Emotional and Spiritual Support
Hospice recognizes that a terminal diagnosis affects far more than the body. Social workers provide counseling for patients and families dealing with fear, grief, family conflict, or the practical stress of caregiving. Chaplains offer spiritual support that respects the patient’s own traditions, whether that’s prayer, meditation, or simply being present during hard moments. Neither service requires any particular religious belief.
Dietary counseling is also available, helping families understand how appetite and nutritional needs change near end of life and offering guidance on what foods or textures may be most comfortable.
Respite Care for Family Caregivers
Caring for a dying loved one at home is physically and emotionally exhausting. Hospice provides respite care to give the primary caregiver a break. During respite, the patient is temporarily moved to a Medicare-approved facility, such as a hospice inpatient unit, hospital, or nursing home, for up to five days at a time. The hospice team arranges everything. Respite care can be used more than once, though it’s intended for occasional use rather than routine scheduling.
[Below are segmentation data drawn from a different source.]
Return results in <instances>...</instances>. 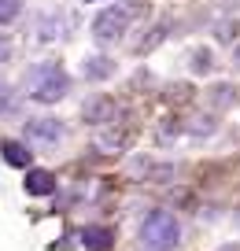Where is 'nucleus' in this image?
Instances as JSON below:
<instances>
[{
  "label": "nucleus",
  "instance_id": "obj_5",
  "mask_svg": "<svg viewBox=\"0 0 240 251\" xmlns=\"http://www.w3.org/2000/svg\"><path fill=\"white\" fill-rule=\"evenodd\" d=\"M0 155H4V163H8V166H19V170H23V166H30V155H33V151L26 148L23 141L4 137V141H0Z\"/></svg>",
  "mask_w": 240,
  "mask_h": 251
},
{
  "label": "nucleus",
  "instance_id": "obj_4",
  "mask_svg": "<svg viewBox=\"0 0 240 251\" xmlns=\"http://www.w3.org/2000/svg\"><path fill=\"white\" fill-rule=\"evenodd\" d=\"M26 137H30V141H41V144H55L63 137V126H59V118L41 115V118H30V122H26Z\"/></svg>",
  "mask_w": 240,
  "mask_h": 251
},
{
  "label": "nucleus",
  "instance_id": "obj_1",
  "mask_svg": "<svg viewBox=\"0 0 240 251\" xmlns=\"http://www.w3.org/2000/svg\"><path fill=\"white\" fill-rule=\"evenodd\" d=\"M26 93L37 103H59L70 93V78L59 63H37L30 74H26Z\"/></svg>",
  "mask_w": 240,
  "mask_h": 251
},
{
  "label": "nucleus",
  "instance_id": "obj_9",
  "mask_svg": "<svg viewBox=\"0 0 240 251\" xmlns=\"http://www.w3.org/2000/svg\"><path fill=\"white\" fill-rule=\"evenodd\" d=\"M85 244L93 251H107V229H85Z\"/></svg>",
  "mask_w": 240,
  "mask_h": 251
},
{
  "label": "nucleus",
  "instance_id": "obj_6",
  "mask_svg": "<svg viewBox=\"0 0 240 251\" xmlns=\"http://www.w3.org/2000/svg\"><path fill=\"white\" fill-rule=\"evenodd\" d=\"M26 192H30V196H52L55 192V174L52 170H30L26 174Z\"/></svg>",
  "mask_w": 240,
  "mask_h": 251
},
{
  "label": "nucleus",
  "instance_id": "obj_10",
  "mask_svg": "<svg viewBox=\"0 0 240 251\" xmlns=\"http://www.w3.org/2000/svg\"><path fill=\"white\" fill-rule=\"evenodd\" d=\"M104 115H111V100H96L93 107L85 103V118H104Z\"/></svg>",
  "mask_w": 240,
  "mask_h": 251
},
{
  "label": "nucleus",
  "instance_id": "obj_3",
  "mask_svg": "<svg viewBox=\"0 0 240 251\" xmlns=\"http://www.w3.org/2000/svg\"><path fill=\"white\" fill-rule=\"evenodd\" d=\"M126 30H130V15H126V11H118V8H104L100 15L93 19V37L100 41V45L118 41Z\"/></svg>",
  "mask_w": 240,
  "mask_h": 251
},
{
  "label": "nucleus",
  "instance_id": "obj_13",
  "mask_svg": "<svg viewBox=\"0 0 240 251\" xmlns=\"http://www.w3.org/2000/svg\"><path fill=\"white\" fill-rule=\"evenodd\" d=\"M8 55H11V45L4 37H0V63H8Z\"/></svg>",
  "mask_w": 240,
  "mask_h": 251
},
{
  "label": "nucleus",
  "instance_id": "obj_11",
  "mask_svg": "<svg viewBox=\"0 0 240 251\" xmlns=\"http://www.w3.org/2000/svg\"><path fill=\"white\" fill-rule=\"evenodd\" d=\"M15 107V100H11V89L8 85H0V111H11Z\"/></svg>",
  "mask_w": 240,
  "mask_h": 251
},
{
  "label": "nucleus",
  "instance_id": "obj_12",
  "mask_svg": "<svg viewBox=\"0 0 240 251\" xmlns=\"http://www.w3.org/2000/svg\"><path fill=\"white\" fill-rule=\"evenodd\" d=\"M196 71H211V52H196Z\"/></svg>",
  "mask_w": 240,
  "mask_h": 251
},
{
  "label": "nucleus",
  "instance_id": "obj_2",
  "mask_svg": "<svg viewBox=\"0 0 240 251\" xmlns=\"http://www.w3.org/2000/svg\"><path fill=\"white\" fill-rule=\"evenodd\" d=\"M181 244V226L170 211H152L140 222V248L144 251H174Z\"/></svg>",
  "mask_w": 240,
  "mask_h": 251
},
{
  "label": "nucleus",
  "instance_id": "obj_7",
  "mask_svg": "<svg viewBox=\"0 0 240 251\" xmlns=\"http://www.w3.org/2000/svg\"><path fill=\"white\" fill-rule=\"evenodd\" d=\"M111 74H115V63H111L107 55H93V59H85V78H89V81L111 78Z\"/></svg>",
  "mask_w": 240,
  "mask_h": 251
},
{
  "label": "nucleus",
  "instance_id": "obj_8",
  "mask_svg": "<svg viewBox=\"0 0 240 251\" xmlns=\"http://www.w3.org/2000/svg\"><path fill=\"white\" fill-rule=\"evenodd\" d=\"M19 15H23V0H0V26L15 23Z\"/></svg>",
  "mask_w": 240,
  "mask_h": 251
},
{
  "label": "nucleus",
  "instance_id": "obj_14",
  "mask_svg": "<svg viewBox=\"0 0 240 251\" xmlns=\"http://www.w3.org/2000/svg\"><path fill=\"white\" fill-rule=\"evenodd\" d=\"M233 63H237V67H240V45L233 48Z\"/></svg>",
  "mask_w": 240,
  "mask_h": 251
}]
</instances>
This benefit exists specifically because hospice programs understand that caregiver burnout is real and that a rested caregiver provides better support.
Bereavement Support After Death
Hospice services don’t end when the patient dies. Federal regulations require hospice agencies to make bereavement services available to the family for up to one year following the death. This can include individual counseling, support groups, phone check-ins, and written grief resources. The specifics vary by hospice program, but the support is built into the benefit at no additional cost.
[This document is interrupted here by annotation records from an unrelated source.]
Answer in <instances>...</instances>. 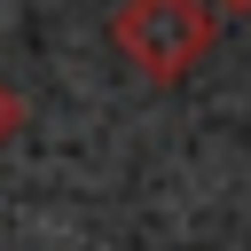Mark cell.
Returning <instances> with one entry per match:
<instances>
[{
  "mask_svg": "<svg viewBox=\"0 0 251 251\" xmlns=\"http://www.w3.org/2000/svg\"><path fill=\"white\" fill-rule=\"evenodd\" d=\"M212 16H251V0H212Z\"/></svg>",
  "mask_w": 251,
  "mask_h": 251,
  "instance_id": "3957f363",
  "label": "cell"
},
{
  "mask_svg": "<svg viewBox=\"0 0 251 251\" xmlns=\"http://www.w3.org/2000/svg\"><path fill=\"white\" fill-rule=\"evenodd\" d=\"M16 118H24V102H16V86H0V141L16 133Z\"/></svg>",
  "mask_w": 251,
  "mask_h": 251,
  "instance_id": "7a4b0ae2",
  "label": "cell"
},
{
  "mask_svg": "<svg viewBox=\"0 0 251 251\" xmlns=\"http://www.w3.org/2000/svg\"><path fill=\"white\" fill-rule=\"evenodd\" d=\"M110 47H118V63H126L133 78L180 86V78L220 47V16H212V0H118Z\"/></svg>",
  "mask_w": 251,
  "mask_h": 251,
  "instance_id": "6da1fadb",
  "label": "cell"
}]
</instances>
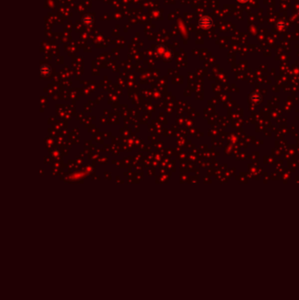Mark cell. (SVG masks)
<instances>
[{
    "mask_svg": "<svg viewBox=\"0 0 299 300\" xmlns=\"http://www.w3.org/2000/svg\"><path fill=\"white\" fill-rule=\"evenodd\" d=\"M40 73L43 77H47L51 73V68L48 65H42L40 68Z\"/></svg>",
    "mask_w": 299,
    "mask_h": 300,
    "instance_id": "cell-1",
    "label": "cell"
},
{
    "mask_svg": "<svg viewBox=\"0 0 299 300\" xmlns=\"http://www.w3.org/2000/svg\"><path fill=\"white\" fill-rule=\"evenodd\" d=\"M211 19L207 18V17H204L202 18L201 19L199 20V25L203 27V28H206V27H209L210 25H211Z\"/></svg>",
    "mask_w": 299,
    "mask_h": 300,
    "instance_id": "cell-2",
    "label": "cell"
},
{
    "mask_svg": "<svg viewBox=\"0 0 299 300\" xmlns=\"http://www.w3.org/2000/svg\"><path fill=\"white\" fill-rule=\"evenodd\" d=\"M83 23L86 25H91L93 23V17L90 14H86L83 18Z\"/></svg>",
    "mask_w": 299,
    "mask_h": 300,
    "instance_id": "cell-3",
    "label": "cell"
},
{
    "mask_svg": "<svg viewBox=\"0 0 299 300\" xmlns=\"http://www.w3.org/2000/svg\"><path fill=\"white\" fill-rule=\"evenodd\" d=\"M167 51H168V50H167L166 48H165V47H163V46H158L157 48H156V52H157L158 55H162V56L165 55Z\"/></svg>",
    "mask_w": 299,
    "mask_h": 300,
    "instance_id": "cell-4",
    "label": "cell"
}]
</instances>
Bereavement plans are individualized. Some family members want regular contact, while others prefer occasional check-ins or printed materials they can read on their own time.
How Eligibility Works
To qualify for the Medicare hospice benefit, two physicians, your hospice doctor and your regular doctor (if you have one), must certify that you have a terminal illness with a life expectancy of six months or less. You also agree to shift the focus of care from curative treatment to comfort care for the terminal condition. This is formalized by signing a hospice election statement.
Importantly, the six-month timeframe is an estimate, not a deadline. If you’re still alive after six months, you can continue receiving hospice care as long as a hospice physician recertifies that you remain terminally ill. There’s no cap on how long someone can stay on hospice. Some patients receive hospice care for a year or more.
What It Costs
Under Medicare Part A, hospice covers nearly everything related to the terminal illness: nursing visits, medications, equipment, therapy, aide services, and counseling. Patients may have a small copayment for prescription drugs used to manage symptoms, and respite care may carry a modest daily co-insurance. But for the vast majority of home hospice services, there is no bill sent to the patient or family. Most private insurance plans and Medicaid offer similar hospice coverage, though the details vary by plan.